__EXERCISE GOAL__:
The answer must consist of every record, printed exactly as it stands.

__DATA RECORDS__:
============================================================
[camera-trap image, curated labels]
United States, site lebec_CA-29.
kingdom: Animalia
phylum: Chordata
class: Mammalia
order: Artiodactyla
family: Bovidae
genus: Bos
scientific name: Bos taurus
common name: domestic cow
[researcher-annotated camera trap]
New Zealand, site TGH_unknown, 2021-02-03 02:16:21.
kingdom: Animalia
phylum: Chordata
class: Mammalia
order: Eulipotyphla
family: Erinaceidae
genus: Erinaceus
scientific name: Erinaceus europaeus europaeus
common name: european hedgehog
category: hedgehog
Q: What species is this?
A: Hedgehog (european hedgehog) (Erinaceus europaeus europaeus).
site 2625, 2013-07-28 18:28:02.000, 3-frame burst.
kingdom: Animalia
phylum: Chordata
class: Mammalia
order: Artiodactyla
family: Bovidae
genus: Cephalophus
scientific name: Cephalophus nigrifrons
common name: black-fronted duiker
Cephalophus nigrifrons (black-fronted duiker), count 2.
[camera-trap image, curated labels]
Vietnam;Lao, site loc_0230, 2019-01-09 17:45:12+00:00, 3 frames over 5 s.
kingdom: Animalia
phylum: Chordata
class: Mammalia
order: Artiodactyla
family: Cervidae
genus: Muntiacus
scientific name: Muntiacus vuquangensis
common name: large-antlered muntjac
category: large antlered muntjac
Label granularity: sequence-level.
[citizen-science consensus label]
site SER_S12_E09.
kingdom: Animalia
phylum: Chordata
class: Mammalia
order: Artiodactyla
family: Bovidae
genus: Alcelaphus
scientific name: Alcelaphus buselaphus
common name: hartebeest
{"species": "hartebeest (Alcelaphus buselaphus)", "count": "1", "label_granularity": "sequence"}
============================================================
__THE COMPLETED TASK__:
[camera-trap image, curated labels]
United States, site lebec_CA-29.
kingdom: Animalia
phylum: Chordata
class: Mammalia
order: Artiodactyla
family: Bovidae
genus: Bos
scientific name: Bos taurus
common name: domestic cow
[researcher-annotated camera trap]
New Zealand, site TGH_unknown, 2021-02-03 02:16:21.
kingdom: Animalia
phylum: Chordata
class: Mammalia
order: Eulipotyphla
family: Erinaceidae
genus: Erinaceus
scientific name: Erinaceus europaeus europaeus
common name: european hedgehog
category: hedgehog
Q: What species is this?
A: Hedgehog (european hedgehog) (Erinaceus europaeus europaeus).
site 2625, 2013-07-28 18:28:02.000, 3-frame burst.
kingdom: Animalia
phylum: Chordata
class: Mammalia
order: Artiodactyla
family: Bovidae
genus: Cephalophus
scientific name: Cephalophus nigrifrons
common name: black-fronted duiker
Cephalophus nigrifrons (black-fronted duiker), count 2.
[camera-trap image, curated labels]
Vietnam;Lao, site loc_0230, 2019-01-09 17:45:12+00:00, 3 frames over 5 s.
kingdom: Animalia
phylum: Chordata
class: Mammalia
order: Artiodactyla
family: Cervidae
genus: Muntiacus
scientific name: Muntiacus vuquangensis
common name: large-antlered muntjac
category: large antlered muntjac
Label granularity: sequence-level.
[citizen-science consensus label]
site SER_S12_E09.
kingdom: Animalia
phylum: Chordata
class: Mammalia
order: Artiodactyla
family: Bovidae
genus: Alcelaphus
scientific name: Alcelaphus buselaphus
common name: hartebeest
{"species": "hartebeest (Alcelaphus buselaphus)", "count": "1", "label_granularity": "sequence"}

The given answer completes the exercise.